Es domingo por la tarde, estoy solo en casa porque este finde no me tocan mis hijos (he aprendido a que esto no me duela. ¿Cuánto tiempo habré perdido sumido en ese dolor de no tenerlos cerca?). Empiezo a notar dolor de garganta justo después de despertarme de una corta siesta. Mocos, ojos quejumbrosos, un poco de malestar corporal y dolor en la garganta. Me pongo en alerta: conozco mis resfriados de toda la vida (3 o 4 por año), me conozco a mí mismo lo suficiente y sé lo que me pasa. El viernes en el trabajo sudé mucho la primera hora lectiva: estuve de un lado para otro del instituto recogiendo alumnos de sus aulas para esas absurdas e inútiles pruebas PISA y, aunque hacía fresco a esa primera hora mañanera, me quité la chaqueta fina y deambulé en manga corta. Pienso: todo ese sudor se me enfrió después en el despacho de jefatura y aquí lo tengo: es un enfriamiento y me toca catarrazo. Vaya por Dios.

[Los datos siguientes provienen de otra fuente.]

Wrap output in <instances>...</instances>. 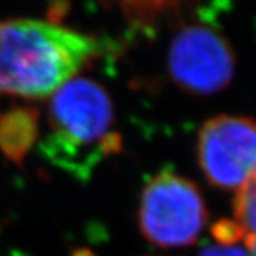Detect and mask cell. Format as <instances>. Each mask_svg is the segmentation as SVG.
Here are the masks:
<instances>
[{
  "label": "cell",
  "mask_w": 256,
  "mask_h": 256,
  "mask_svg": "<svg viewBox=\"0 0 256 256\" xmlns=\"http://www.w3.org/2000/svg\"><path fill=\"white\" fill-rule=\"evenodd\" d=\"M101 50L97 38L52 22H0V96L32 100L54 96Z\"/></svg>",
  "instance_id": "1"
},
{
  "label": "cell",
  "mask_w": 256,
  "mask_h": 256,
  "mask_svg": "<svg viewBox=\"0 0 256 256\" xmlns=\"http://www.w3.org/2000/svg\"><path fill=\"white\" fill-rule=\"evenodd\" d=\"M118 146L112 104L97 82L73 78L53 96L48 132L40 146L52 164L84 180Z\"/></svg>",
  "instance_id": "2"
},
{
  "label": "cell",
  "mask_w": 256,
  "mask_h": 256,
  "mask_svg": "<svg viewBox=\"0 0 256 256\" xmlns=\"http://www.w3.org/2000/svg\"><path fill=\"white\" fill-rule=\"evenodd\" d=\"M208 220L201 192L188 178L165 171L142 191L138 224L146 239L160 248H184L200 238Z\"/></svg>",
  "instance_id": "3"
},
{
  "label": "cell",
  "mask_w": 256,
  "mask_h": 256,
  "mask_svg": "<svg viewBox=\"0 0 256 256\" xmlns=\"http://www.w3.org/2000/svg\"><path fill=\"white\" fill-rule=\"evenodd\" d=\"M196 152L210 185L238 191L256 174V120L229 114L208 120L198 134Z\"/></svg>",
  "instance_id": "4"
},
{
  "label": "cell",
  "mask_w": 256,
  "mask_h": 256,
  "mask_svg": "<svg viewBox=\"0 0 256 256\" xmlns=\"http://www.w3.org/2000/svg\"><path fill=\"white\" fill-rule=\"evenodd\" d=\"M168 67L171 78L186 92L210 96L224 90L235 73V54L214 28L194 24L174 37Z\"/></svg>",
  "instance_id": "5"
},
{
  "label": "cell",
  "mask_w": 256,
  "mask_h": 256,
  "mask_svg": "<svg viewBox=\"0 0 256 256\" xmlns=\"http://www.w3.org/2000/svg\"><path fill=\"white\" fill-rule=\"evenodd\" d=\"M232 222L242 236V244L256 236V174L236 191Z\"/></svg>",
  "instance_id": "6"
},
{
  "label": "cell",
  "mask_w": 256,
  "mask_h": 256,
  "mask_svg": "<svg viewBox=\"0 0 256 256\" xmlns=\"http://www.w3.org/2000/svg\"><path fill=\"white\" fill-rule=\"evenodd\" d=\"M200 256H250L244 244H220L214 242L202 248Z\"/></svg>",
  "instance_id": "7"
},
{
  "label": "cell",
  "mask_w": 256,
  "mask_h": 256,
  "mask_svg": "<svg viewBox=\"0 0 256 256\" xmlns=\"http://www.w3.org/2000/svg\"><path fill=\"white\" fill-rule=\"evenodd\" d=\"M244 246L246 248L250 256H256V236L244 240Z\"/></svg>",
  "instance_id": "8"
}]
</instances>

El lunes me suena el despertador en el móvil tras una noche rara e inquieta: no había dormido bien. Me voy a trabajar cansado, con el cuerpo condolido y un desánimo extraño en mí. Paso la mañana en el instituto de reunión en reunión, atendiendo llamadas, a gente que entra en el despacho y todo lo hago disimulando mi malestar, que va creciendo como un tsunami. Aguanto hasta quinta hora porque me toca clase con mi 3º de la ESO y no quiero que la pierdan porque dos días después hay examen y vamos a repasar sintaxis y morfología, que les va a venir muy bien. En el aula casi doy la clase arrastrándome. Hasta me siento en la silla del profesor que nunca utilizo. En cuanto toca el timbre del final de la clase, bajo a jefatura y les digo a mis compañeros de equipo: “Me voy al centro médico, algo me pasa porque no estoy nada de nada bien”. Noto que hasta puedo tener fiebre.

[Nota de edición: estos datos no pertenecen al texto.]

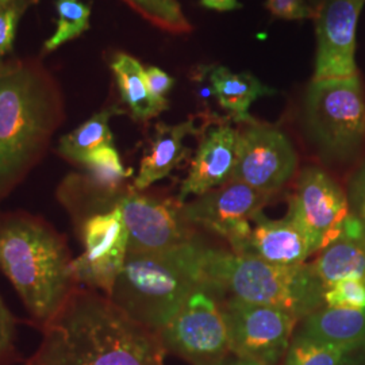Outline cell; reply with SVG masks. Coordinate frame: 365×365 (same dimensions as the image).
Segmentation results:
<instances>
[{
    "instance_id": "1",
    "label": "cell",
    "mask_w": 365,
    "mask_h": 365,
    "mask_svg": "<svg viewBox=\"0 0 365 365\" xmlns=\"http://www.w3.org/2000/svg\"><path fill=\"white\" fill-rule=\"evenodd\" d=\"M158 333L107 297L76 289L43 327L31 365H165Z\"/></svg>"
},
{
    "instance_id": "2",
    "label": "cell",
    "mask_w": 365,
    "mask_h": 365,
    "mask_svg": "<svg viewBox=\"0 0 365 365\" xmlns=\"http://www.w3.org/2000/svg\"><path fill=\"white\" fill-rule=\"evenodd\" d=\"M63 115L60 90L42 66H0V200L43 155Z\"/></svg>"
},
{
    "instance_id": "3",
    "label": "cell",
    "mask_w": 365,
    "mask_h": 365,
    "mask_svg": "<svg viewBox=\"0 0 365 365\" xmlns=\"http://www.w3.org/2000/svg\"><path fill=\"white\" fill-rule=\"evenodd\" d=\"M0 268L42 327L75 291L66 241L48 225L25 214L0 218Z\"/></svg>"
},
{
    "instance_id": "4",
    "label": "cell",
    "mask_w": 365,
    "mask_h": 365,
    "mask_svg": "<svg viewBox=\"0 0 365 365\" xmlns=\"http://www.w3.org/2000/svg\"><path fill=\"white\" fill-rule=\"evenodd\" d=\"M199 252L196 241L161 253L128 252L107 298L133 319L158 333L196 289L206 288Z\"/></svg>"
},
{
    "instance_id": "5",
    "label": "cell",
    "mask_w": 365,
    "mask_h": 365,
    "mask_svg": "<svg viewBox=\"0 0 365 365\" xmlns=\"http://www.w3.org/2000/svg\"><path fill=\"white\" fill-rule=\"evenodd\" d=\"M199 260L205 287L210 292H229L230 298L276 307L298 321L325 306V286L310 264L274 265L202 245Z\"/></svg>"
},
{
    "instance_id": "6",
    "label": "cell",
    "mask_w": 365,
    "mask_h": 365,
    "mask_svg": "<svg viewBox=\"0 0 365 365\" xmlns=\"http://www.w3.org/2000/svg\"><path fill=\"white\" fill-rule=\"evenodd\" d=\"M304 119L324 156L353 155L365 140V99L359 76L313 80L306 93Z\"/></svg>"
},
{
    "instance_id": "7",
    "label": "cell",
    "mask_w": 365,
    "mask_h": 365,
    "mask_svg": "<svg viewBox=\"0 0 365 365\" xmlns=\"http://www.w3.org/2000/svg\"><path fill=\"white\" fill-rule=\"evenodd\" d=\"M221 310L233 356L262 365H277L284 359L298 322L294 315L235 298L226 300Z\"/></svg>"
},
{
    "instance_id": "8",
    "label": "cell",
    "mask_w": 365,
    "mask_h": 365,
    "mask_svg": "<svg viewBox=\"0 0 365 365\" xmlns=\"http://www.w3.org/2000/svg\"><path fill=\"white\" fill-rule=\"evenodd\" d=\"M158 337L167 352L194 365L212 364L230 353L221 304L206 288L196 289Z\"/></svg>"
},
{
    "instance_id": "9",
    "label": "cell",
    "mask_w": 365,
    "mask_h": 365,
    "mask_svg": "<svg viewBox=\"0 0 365 365\" xmlns=\"http://www.w3.org/2000/svg\"><path fill=\"white\" fill-rule=\"evenodd\" d=\"M298 156L287 135L279 129L250 123L238 131L235 170L230 182L274 195L294 176Z\"/></svg>"
},
{
    "instance_id": "10",
    "label": "cell",
    "mask_w": 365,
    "mask_h": 365,
    "mask_svg": "<svg viewBox=\"0 0 365 365\" xmlns=\"http://www.w3.org/2000/svg\"><path fill=\"white\" fill-rule=\"evenodd\" d=\"M288 214L309 238L312 253H319L339 240L351 210L339 182L325 170L309 167L300 173Z\"/></svg>"
},
{
    "instance_id": "11",
    "label": "cell",
    "mask_w": 365,
    "mask_h": 365,
    "mask_svg": "<svg viewBox=\"0 0 365 365\" xmlns=\"http://www.w3.org/2000/svg\"><path fill=\"white\" fill-rule=\"evenodd\" d=\"M115 205L129 233V252L161 253L195 241L179 200L130 190Z\"/></svg>"
},
{
    "instance_id": "12",
    "label": "cell",
    "mask_w": 365,
    "mask_h": 365,
    "mask_svg": "<svg viewBox=\"0 0 365 365\" xmlns=\"http://www.w3.org/2000/svg\"><path fill=\"white\" fill-rule=\"evenodd\" d=\"M271 196L247 184L229 182L196 196L190 203H182V212L191 225L221 235L233 253L241 255L252 230L253 217L262 211Z\"/></svg>"
},
{
    "instance_id": "13",
    "label": "cell",
    "mask_w": 365,
    "mask_h": 365,
    "mask_svg": "<svg viewBox=\"0 0 365 365\" xmlns=\"http://www.w3.org/2000/svg\"><path fill=\"white\" fill-rule=\"evenodd\" d=\"M81 238L84 252L72 260L76 283L105 291L108 297L129 252V233L117 205L87 218Z\"/></svg>"
},
{
    "instance_id": "14",
    "label": "cell",
    "mask_w": 365,
    "mask_h": 365,
    "mask_svg": "<svg viewBox=\"0 0 365 365\" xmlns=\"http://www.w3.org/2000/svg\"><path fill=\"white\" fill-rule=\"evenodd\" d=\"M365 0H324L317 14L314 80L357 76L356 27Z\"/></svg>"
},
{
    "instance_id": "15",
    "label": "cell",
    "mask_w": 365,
    "mask_h": 365,
    "mask_svg": "<svg viewBox=\"0 0 365 365\" xmlns=\"http://www.w3.org/2000/svg\"><path fill=\"white\" fill-rule=\"evenodd\" d=\"M238 131L230 123H218L205 133L182 182L178 200L200 196L230 182L235 164Z\"/></svg>"
},
{
    "instance_id": "16",
    "label": "cell",
    "mask_w": 365,
    "mask_h": 365,
    "mask_svg": "<svg viewBox=\"0 0 365 365\" xmlns=\"http://www.w3.org/2000/svg\"><path fill=\"white\" fill-rule=\"evenodd\" d=\"M241 255L292 267L306 264L313 253L309 238L289 214L274 221L259 212L252 220V230Z\"/></svg>"
},
{
    "instance_id": "17",
    "label": "cell",
    "mask_w": 365,
    "mask_h": 365,
    "mask_svg": "<svg viewBox=\"0 0 365 365\" xmlns=\"http://www.w3.org/2000/svg\"><path fill=\"white\" fill-rule=\"evenodd\" d=\"M196 131L194 119L179 125L157 123L150 148L143 158L140 172L133 182V190L143 191L167 178L190 152L182 144L184 138L190 134H196Z\"/></svg>"
},
{
    "instance_id": "18",
    "label": "cell",
    "mask_w": 365,
    "mask_h": 365,
    "mask_svg": "<svg viewBox=\"0 0 365 365\" xmlns=\"http://www.w3.org/2000/svg\"><path fill=\"white\" fill-rule=\"evenodd\" d=\"M207 72L218 105L237 122L256 123L249 114L250 106L264 95H274V90L250 73H235L225 66H211Z\"/></svg>"
},
{
    "instance_id": "19",
    "label": "cell",
    "mask_w": 365,
    "mask_h": 365,
    "mask_svg": "<svg viewBox=\"0 0 365 365\" xmlns=\"http://www.w3.org/2000/svg\"><path fill=\"white\" fill-rule=\"evenodd\" d=\"M302 321L299 331L318 341L344 348L365 344V309L322 307Z\"/></svg>"
},
{
    "instance_id": "20",
    "label": "cell",
    "mask_w": 365,
    "mask_h": 365,
    "mask_svg": "<svg viewBox=\"0 0 365 365\" xmlns=\"http://www.w3.org/2000/svg\"><path fill=\"white\" fill-rule=\"evenodd\" d=\"M310 265L325 288L346 277L365 279V238L341 235Z\"/></svg>"
},
{
    "instance_id": "21",
    "label": "cell",
    "mask_w": 365,
    "mask_h": 365,
    "mask_svg": "<svg viewBox=\"0 0 365 365\" xmlns=\"http://www.w3.org/2000/svg\"><path fill=\"white\" fill-rule=\"evenodd\" d=\"M111 68L117 78L122 101L130 108L131 115L138 120H148L167 110L150 95L143 66L128 54H118Z\"/></svg>"
},
{
    "instance_id": "22",
    "label": "cell",
    "mask_w": 365,
    "mask_h": 365,
    "mask_svg": "<svg viewBox=\"0 0 365 365\" xmlns=\"http://www.w3.org/2000/svg\"><path fill=\"white\" fill-rule=\"evenodd\" d=\"M119 114H123V111L118 107H110L92 115L78 129L71 131L60 140L58 152L66 158L80 164L98 148L113 144L110 119Z\"/></svg>"
},
{
    "instance_id": "23",
    "label": "cell",
    "mask_w": 365,
    "mask_h": 365,
    "mask_svg": "<svg viewBox=\"0 0 365 365\" xmlns=\"http://www.w3.org/2000/svg\"><path fill=\"white\" fill-rule=\"evenodd\" d=\"M80 164L86 170L87 190L96 195L117 194L122 184L133 173V170L123 167L119 153L113 144L98 148Z\"/></svg>"
},
{
    "instance_id": "24",
    "label": "cell",
    "mask_w": 365,
    "mask_h": 365,
    "mask_svg": "<svg viewBox=\"0 0 365 365\" xmlns=\"http://www.w3.org/2000/svg\"><path fill=\"white\" fill-rule=\"evenodd\" d=\"M349 348L327 344L298 331L292 336L283 365H339Z\"/></svg>"
},
{
    "instance_id": "25",
    "label": "cell",
    "mask_w": 365,
    "mask_h": 365,
    "mask_svg": "<svg viewBox=\"0 0 365 365\" xmlns=\"http://www.w3.org/2000/svg\"><path fill=\"white\" fill-rule=\"evenodd\" d=\"M57 29L45 42V51L52 52L68 41L76 38L90 27V7L80 0H57Z\"/></svg>"
},
{
    "instance_id": "26",
    "label": "cell",
    "mask_w": 365,
    "mask_h": 365,
    "mask_svg": "<svg viewBox=\"0 0 365 365\" xmlns=\"http://www.w3.org/2000/svg\"><path fill=\"white\" fill-rule=\"evenodd\" d=\"M155 26L176 34L190 33L192 26L182 14L178 0H125Z\"/></svg>"
},
{
    "instance_id": "27",
    "label": "cell",
    "mask_w": 365,
    "mask_h": 365,
    "mask_svg": "<svg viewBox=\"0 0 365 365\" xmlns=\"http://www.w3.org/2000/svg\"><path fill=\"white\" fill-rule=\"evenodd\" d=\"M324 307L365 309V279L346 277L325 288Z\"/></svg>"
},
{
    "instance_id": "28",
    "label": "cell",
    "mask_w": 365,
    "mask_h": 365,
    "mask_svg": "<svg viewBox=\"0 0 365 365\" xmlns=\"http://www.w3.org/2000/svg\"><path fill=\"white\" fill-rule=\"evenodd\" d=\"M25 7L26 4L22 0L0 6V66L3 56L13 49L16 25Z\"/></svg>"
},
{
    "instance_id": "29",
    "label": "cell",
    "mask_w": 365,
    "mask_h": 365,
    "mask_svg": "<svg viewBox=\"0 0 365 365\" xmlns=\"http://www.w3.org/2000/svg\"><path fill=\"white\" fill-rule=\"evenodd\" d=\"M346 197L351 214L361 222L365 229V160L349 182Z\"/></svg>"
},
{
    "instance_id": "30",
    "label": "cell",
    "mask_w": 365,
    "mask_h": 365,
    "mask_svg": "<svg viewBox=\"0 0 365 365\" xmlns=\"http://www.w3.org/2000/svg\"><path fill=\"white\" fill-rule=\"evenodd\" d=\"M265 7L269 13L287 21L312 18L314 11L304 0H267Z\"/></svg>"
},
{
    "instance_id": "31",
    "label": "cell",
    "mask_w": 365,
    "mask_h": 365,
    "mask_svg": "<svg viewBox=\"0 0 365 365\" xmlns=\"http://www.w3.org/2000/svg\"><path fill=\"white\" fill-rule=\"evenodd\" d=\"M145 78H146V84L150 95L153 96V99L158 102L160 105L167 106V93L170 92V88L175 84V80L170 78V75L164 71H161L160 68L156 66H149L145 71Z\"/></svg>"
},
{
    "instance_id": "32",
    "label": "cell",
    "mask_w": 365,
    "mask_h": 365,
    "mask_svg": "<svg viewBox=\"0 0 365 365\" xmlns=\"http://www.w3.org/2000/svg\"><path fill=\"white\" fill-rule=\"evenodd\" d=\"M15 319L9 307L0 298V357L13 349Z\"/></svg>"
},
{
    "instance_id": "33",
    "label": "cell",
    "mask_w": 365,
    "mask_h": 365,
    "mask_svg": "<svg viewBox=\"0 0 365 365\" xmlns=\"http://www.w3.org/2000/svg\"><path fill=\"white\" fill-rule=\"evenodd\" d=\"M339 365H365V344L349 348L344 353Z\"/></svg>"
},
{
    "instance_id": "34",
    "label": "cell",
    "mask_w": 365,
    "mask_h": 365,
    "mask_svg": "<svg viewBox=\"0 0 365 365\" xmlns=\"http://www.w3.org/2000/svg\"><path fill=\"white\" fill-rule=\"evenodd\" d=\"M200 4L217 11H232L241 7L238 0H200Z\"/></svg>"
},
{
    "instance_id": "35",
    "label": "cell",
    "mask_w": 365,
    "mask_h": 365,
    "mask_svg": "<svg viewBox=\"0 0 365 365\" xmlns=\"http://www.w3.org/2000/svg\"><path fill=\"white\" fill-rule=\"evenodd\" d=\"M207 365H262L259 364V363H256V361H250V360H244V359H238V357H235V359H227V357H225L223 360H220V361H217V363H212V364Z\"/></svg>"
},
{
    "instance_id": "36",
    "label": "cell",
    "mask_w": 365,
    "mask_h": 365,
    "mask_svg": "<svg viewBox=\"0 0 365 365\" xmlns=\"http://www.w3.org/2000/svg\"><path fill=\"white\" fill-rule=\"evenodd\" d=\"M13 1H16V0H0V6H3V4H9V3H13Z\"/></svg>"
},
{
    "instance_id": "37",
    "label": "cell",
    "mask_w": 365,
    "mask_h": 365,
    "mask_svg": "<svg viewBox=\"0 0 365 365\" xmlns=\"http://www.w3.org/2000/svg\"><path fill=\"white\" fill-rule=\"evenodd\" d=\"M26 365H31V364H30V363H27V364H26Z\"/></svg>"
}]
</instances>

En el centro médico explico lo que me pasa. Me mandan fuera del edificio donde realizan los tests de antígenos. Me hacen uno y da negativo. Respiro y me tranquilizo. Es un resfriado, ya lo sabía yo esto. Lo he cogido bien. Paso de nuevo al centro médico y me atiende un doctor joven que me pide que le cuente. Se lo narro todo. Me dice que tiene toda la pinta de ser COVID, me manda 4 medicamentos diferentes (sin ni siquiera mirarme a los ojos, ni acercarse, ni auscultarme ni nada. Lo comprendo esto y no lo comprendo: yo doy clase a mis alumnos sin mampara de separación. Los tengo a casi todos sin mascarillas y sin distancias apenas. En fin, los médicos deben ser una clase superior a la de los profesores, digo yo. Pero no me enfado, los entiendo: juegan con nuestras vidas y nosotros con las de ellos, esto también es verdad). Me dice que compre también un par de test de antígenos para hacérmelos yo en casa durante las próximas 48 horas, porque, aunque hoy haya dado negativo, es frecuente que días después el paciente dé positivo. Acudo a la farmacia sintiendo ya que la fiebre debo tenerla bastante alta. El médico no se ha molestado en tomarme la temperatura, por cierto. Compro, pago y me voy para casa. Me pongo el termómetro, que marca enseguida 39´2. Desde ese momento (hago spoiler) y hasta 36 horas después la fiebre no me bajará de 38 grados. “Es un milagro que alguien pueda hacer alguna vez algo original”, me viene otra frase de la INTIMIDAD de Kureishi. Y sonrío mientras me tomo los medicamentos: uno de ellos, el bendito Paracetamol. A partir de ahí y hasta 36 horas después, en mi cabeza dos pensamientos: tengo que disimular para que los míos no se preocupen y, coño, qué solo estoy ahora mismo. Pero Kureishi me suelta una bofetada: “Las cosas son así, y punto”.